The suction pipe or suction pipe connection, as the case may be, is preferably positioned concentrically in the air intake element. If necessary, the suction pipe or suction pipe connection can also be positioned non-concentrically.
The suction pipe or suction pipe connection preferably has a cylindrical cross-section. However, where necessary, the cross-section of the pipe may also have another shape, for example oval.
In another embodiment of the closing device according to the invention, instead of a suction pipe connection, only a suction pipe is used, which traverses the air intake element.
This suction pipe is sealed off from the air intake element in a different way. For one thing, a suction pipe seal sprayed onto the air intake element can be provided to seal the suction pipe. This suction pipe seal is executed in such a manner that the suction pipe is positioned in the seal in a manner allowing it to slide, but at the same time in a manner such that it is pinched by the suction pipe seal so that a connection representing a tight seal against gases and liquids is formed.
In another embodiment, the suction pipe together with the air intake element is sprayed on with formation of a liner seal.
Manufacturing of the closing device according to the invention involves using injection molding technology to spray a suction pipe connection, a suction pipe seal, or a suction pipe with formation of a liner seal onto the air intake element. Suitable plastics used in injection molding technology are known to those skilled in the art. Likewise, known in the art are injection molding technology methods, especially the two component injection molding process.

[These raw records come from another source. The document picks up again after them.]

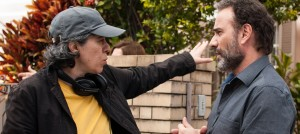 """Lina dirigindo o ator e amigo Marco Ricca, em """"Os Amigos""""."""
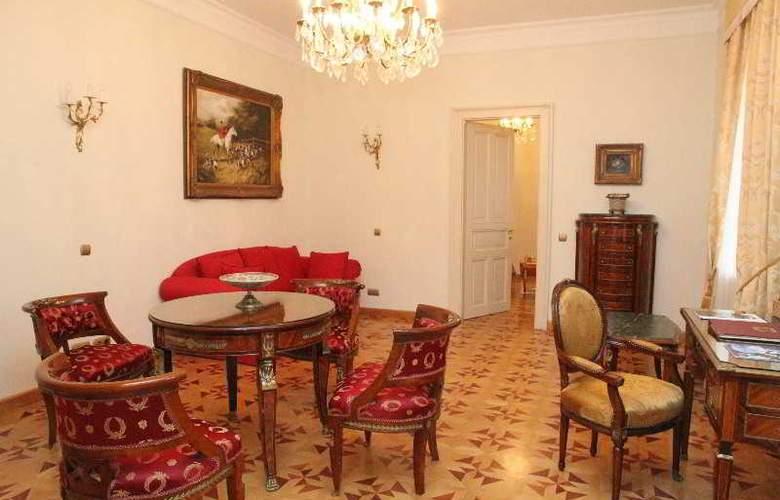 St George Residence - Room - 12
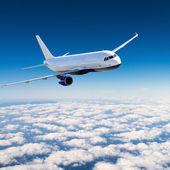 самолет в небе в солнечный день — Стоковое фото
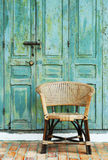 Puerta y silla viejas imagen de archivo
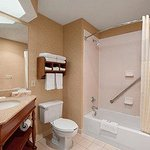 Photo de Baymont Inn And Suites - Lewisville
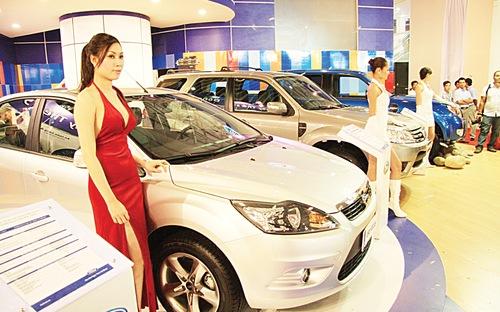Nhiều dòng xe tăng giá từ 1/1/2016 vì thuế tiêu thụ đặc biệt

For spraying on the suction pipe connection or the suction pipe or liner seal, one uses according to the invention plastics which are inert or durable in relation to the utilized media. Particularly well-suited are hard thermoplastic materials from the group including polyethylene terephtalate (PBTP), polyoxymethylene (POM), polyethylene (PE), ULTRADUR®, DELRIU®, ULTRAMED®, reinforced plastics, especially plastics reinforced or filled with fiber glass; and if in addition a soft thermoplastic material is utilized as a second material component, selected from the group which includes: thermoplastic elastomers (TPE), especially SANTOPRENE®, ALCRYN®, HYTREL®, GEOLAST®, AND THERMOLAST K®.
These and other purposes of the present invention will become evident from review of the following specification.

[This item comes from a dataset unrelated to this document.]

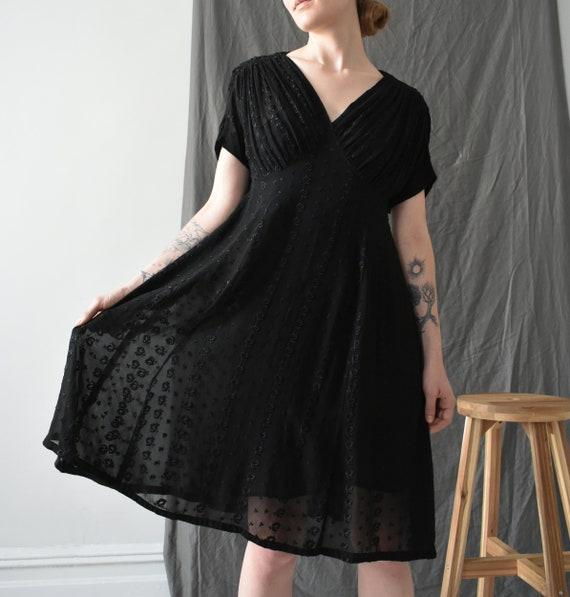 size S  M semi-sheer chiffon vintage 1940s black dress knee length v-neck dress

The operation of the present invention should become apparent from the following description when considered in conjunction with the accompanying drawings, in which:
FIG. 1 is a drawing showing the cross-section of a first embodiment form of the closing device,
FIG. 2 is a top view of the embodiment shown in FIG. 1,
FIG. 3 is a drawing showing the cross-section of a second embodiment form of the closing device,
FIG. 4 is a top view of the embodiment shown in FIG. 3,
FIG. 5 is a drawing showing a cross-section of the closing device according to FIG. 1 ready to operate inside a spraying device,
FIG. 6 is a drawing showing a cross-section of a third embodiment form of the closing device,
FIG. 7 is a top view of the embodiment shown in FIG. 6,
FIG. 8 is a drawing showing a cross-section of a fourth embodiment form of the closing device,
FIG. 9 is an enlarged detailed drawing of a section from FIG. 8, and
FIG. 10 is a top view of the embodiment shown in FIG. 8.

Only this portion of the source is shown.